Re: index multiple files into one index entity

2013-05-27 Thread Alexandre Rafalovitch
You did not open source it by any chance? :-)

Regards,
   Alex.
Personal blog: http://blog.outerthoughts.com/
LinkedIn: http://www.linkedin.com/in/alexandrerafalovitch
- Time is the quality of nature that keeps events from happening all
at once. Lately, it doesn't seem to be working.  (Anonymous  - via GTD
book)


On Sun, May 26, 2013 at 8:23 PM, Yury Kats yuryk...@yahoo.com wrote:
 That's exactly what happens. Each streams goes into a separate document.
 If all streams share the same unique id parameter, the last stream
 will overwrite everything.

 I've asked this same question last year. Got no responses and ended up
 writing my own UpdateRequestProcessor.

 See http://tinyurl.com/phhqsb4

 On 5/26/2013 11:15 AM, Alexandre Rafalovitch wrote:
 If I understand correctly, the issue is:
 1) The client provides multiple content stream and expects Tika to
 parse all of them and stick all the extracted content into one big
 SolrDoc
 2) Tika (looking at load() method of: ExtractingDocumentLoader.java
 (Github link: http://bit.ly/12GsDl9 ) does not actually suspect that
 it's load method may be called multiple types and therefore happily
 submit the document at the end of that call. Probably submits a new
 document for each content source, which probably means it just
 overrides the same doc over and over again.

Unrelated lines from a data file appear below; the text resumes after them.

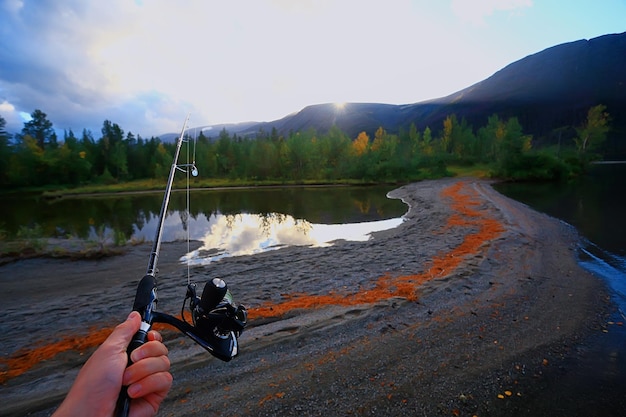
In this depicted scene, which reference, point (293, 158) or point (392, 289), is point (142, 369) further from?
point (293, 158)

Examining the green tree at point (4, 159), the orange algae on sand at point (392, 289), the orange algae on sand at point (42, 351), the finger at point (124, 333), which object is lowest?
the orange algae on sand at point (392, 289)

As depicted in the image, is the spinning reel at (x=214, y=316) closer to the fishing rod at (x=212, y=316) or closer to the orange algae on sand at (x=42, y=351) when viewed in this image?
the fishing rod at (x=212, y=316)

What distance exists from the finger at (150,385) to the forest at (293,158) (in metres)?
63.0

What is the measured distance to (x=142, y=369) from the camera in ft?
4.85

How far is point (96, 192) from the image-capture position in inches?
2181

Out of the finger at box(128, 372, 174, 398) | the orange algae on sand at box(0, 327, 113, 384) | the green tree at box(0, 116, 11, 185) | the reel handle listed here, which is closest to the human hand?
the finger at box(128, 372, 174, 398)

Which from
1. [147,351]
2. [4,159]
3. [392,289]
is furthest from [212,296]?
[4,159]

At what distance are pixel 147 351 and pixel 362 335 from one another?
557 cm

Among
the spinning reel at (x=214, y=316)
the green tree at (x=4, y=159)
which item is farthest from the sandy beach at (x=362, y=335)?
the green tree at (x=4, y=159)

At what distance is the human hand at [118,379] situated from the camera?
1.34 m

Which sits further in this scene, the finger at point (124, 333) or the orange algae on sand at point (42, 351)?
the orange algae on sand at point (42, 351)

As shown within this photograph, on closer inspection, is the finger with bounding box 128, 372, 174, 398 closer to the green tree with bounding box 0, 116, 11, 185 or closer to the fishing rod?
the fishing rod

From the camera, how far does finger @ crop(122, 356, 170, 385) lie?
1.46m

 If I am right, then we have a bug in Tika handler's expectations (of
 single load() call). The next step would be to put together a very
 simple use case and open a Jira case with it.

 Regards,
Alex.
 P.s. I am not a Solr code wrangler, so this MAY be completely wrong.

 Personal blog: http://blog.outerthoughts.com/
 LinkedIn: http://www.linkedin.com/in/alexandrerafalovitch
 - Time is the quality of nature that keeps events from happening all
 at once. Lately, it doesn't seem to be working.  (Anonymous  - via GTD
 book)


 On Sun, May 26, 2013 at 10:46 AM, Erick Erickson
 erickerick...@gmail.com wrote:
 I'm still not quite getting the issue. Separate requests (i.e. any
 addition of a SolrInputDocument) are treated as a separate document.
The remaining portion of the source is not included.